The rush defense was equally bad, allowing rookie AJ Dillon to embarrass them for 124 yards on the ground. Aaron Jones added 94.

Mind you, none of this is surprising or “news.” This defense is and will continue to be, historically bad. It’s the reason that making the playoffs is in question, let alone competing for a Super Bowl.

But as I’ve said before, don’t allow yourself to think this team can compete for a Super Bowl. The issues on defense transcend the lack of a defensive coordinator, which the Titans so desperately need.

There is simply no veteran leadership on the defensive side of the ball. Leadership doesn’t just come from the rah-rah pre-game chants led by Jeffery Simmons.

Nor does it solely come from Kevin Byard stepping up to the plate after every loss, acting as a bullet proof vest for the rest of the unit while feeding the press redundant answers about how things “can get fixed.”

Other than Malcolm Butler, I don’t think you can argue a single player has “stepped his game up” on the defensive side of the ball this year. And boy, does this unit need guys to step up.

Surely Jeffrey Simmons is getting significant attention from opposing offenses, but the second-year player has been mostly a nonentity for weeks.

My beef is not with the young Simmons, but rather Rashaan Evans and Kevin Byard. Evans, drafted to become a pillar of this defense as an ILB, is a liability anywhere beyond the goal line.

His stupid penalty on Green Bay’s second drive negated the Titans’ first third-down stop of the game and extended Green Bay’s drive.

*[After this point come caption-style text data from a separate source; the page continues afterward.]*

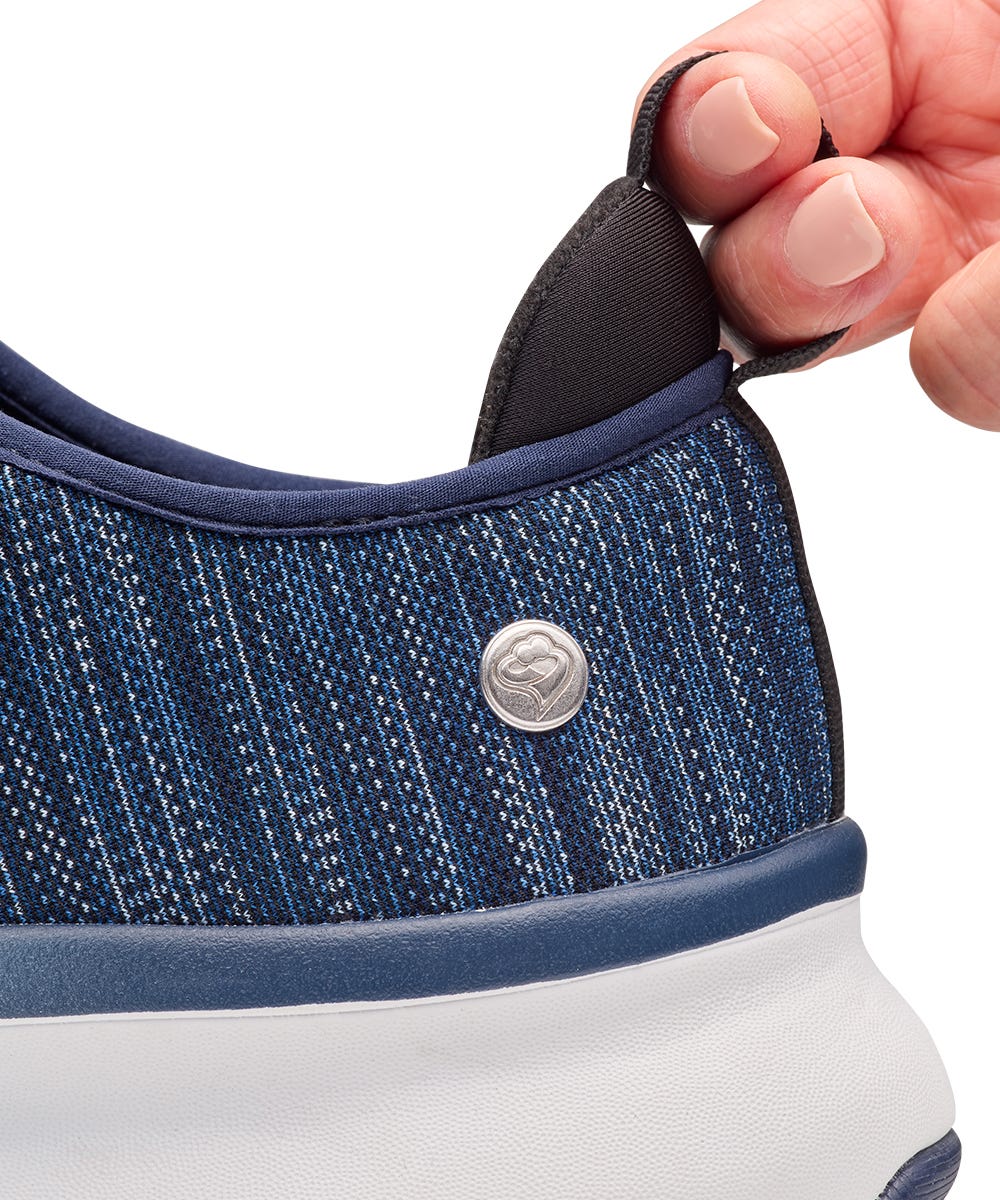 Women's Extra Wide Comfort Shoes with Easy Closures for Adjustable Fit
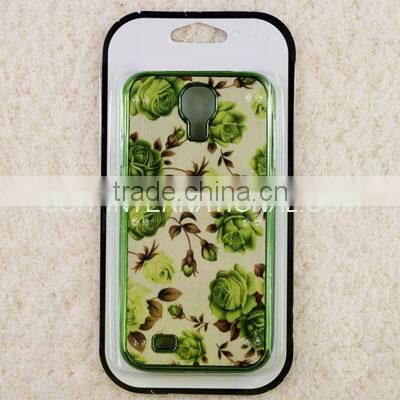 PC Flower Phone Case For Nokia Lumia 520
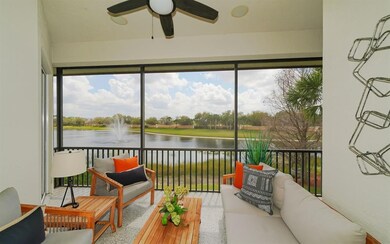 Great room slider view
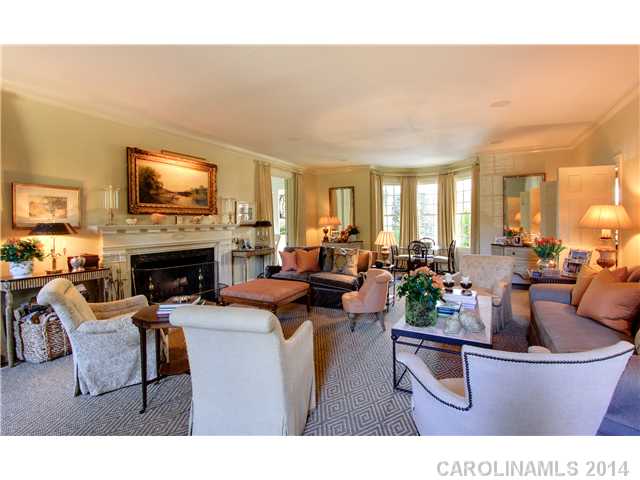 260  Cherokee Road Charlotte North Carolina 28207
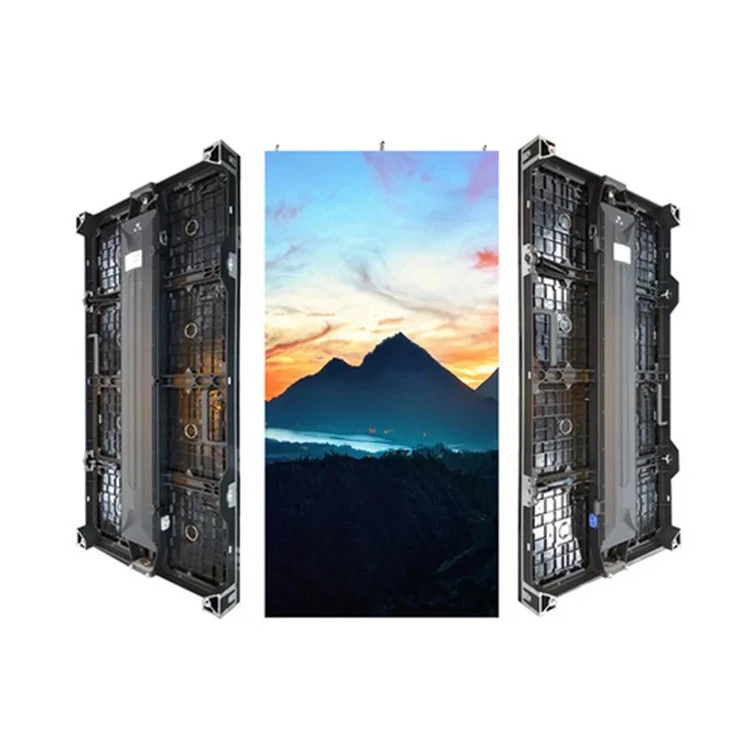 LED P3.91 500*500mm /500*1000mm Rental Screen  for Stage Outdoor /Indoor P2.604/P2.976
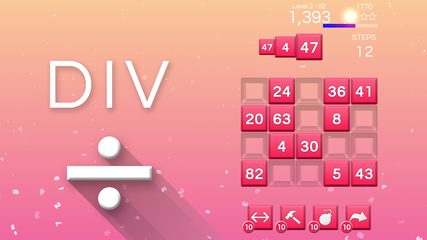 Screenshot 9: DIV Number Puzzle game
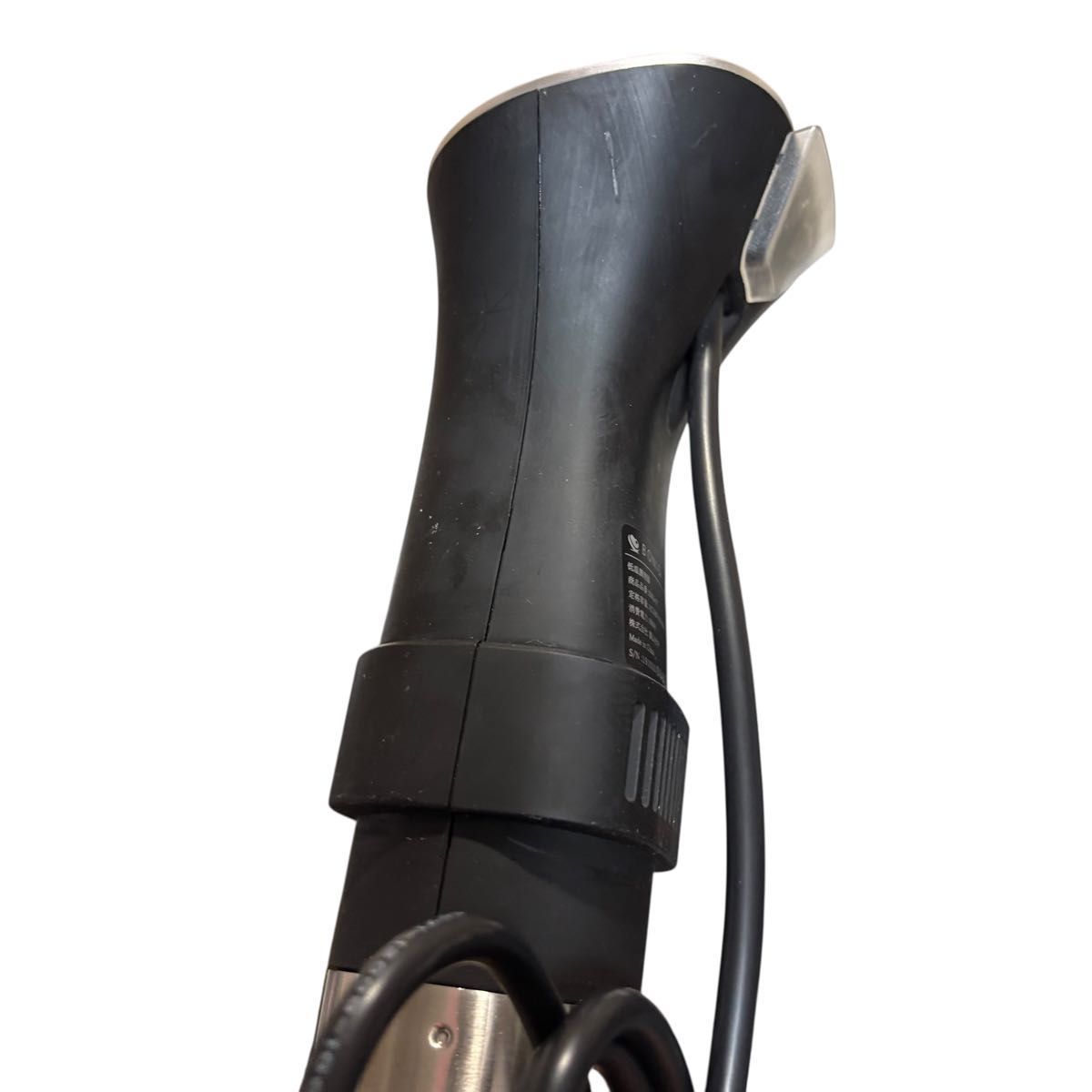 BONIQ（ボニーク） 低温調理器 BNQ-01 マットブラック - メルカリ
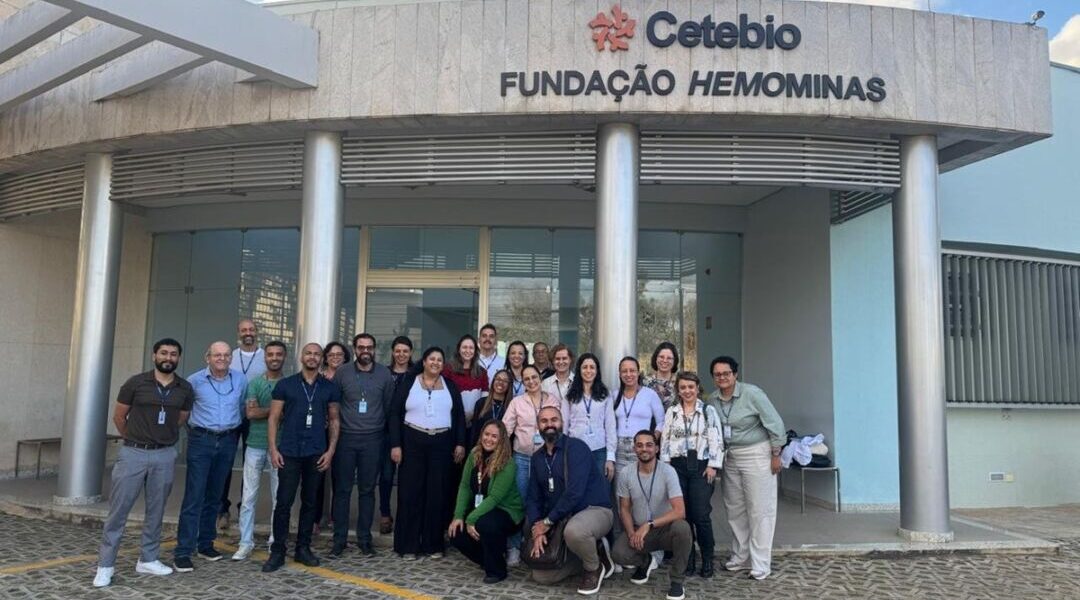 Hemominas mantém selo internacional de qualidade após rigorosa auditoria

Shocking nobody, they scored a touchdown following Evans’ error.

That’s not where Evans’ issues end, though. While you’d hope the player — blessed with skill and talent — improved his play following the loss of running mate Jayon Brown, Evans has remained stagnant and possibly regressed.

Kevin Byard was active against the Packers, but his 2020 season is a complete wash. He’s been a liability in coverage, passive in run defense, and did not jump into that “heart and soul” of the defense role that Jurrell Casey vacated.

I assume that the secondary’s true leader was Logan Ryan, who just got extended by the New York Giants.

There’s a silver lining in all of this, and that is that the Titans can still clinch the AFC South if they manage to beat the struggling Houston Texans next week. It’d be a notable achievement for a team that hasn’t won the division since 2008.

But that’s it. The chance to back into a division title and, therefore, the playoffs. Where they’ll inevitably face a playoff team.

And I’ll likely be writing this same article again.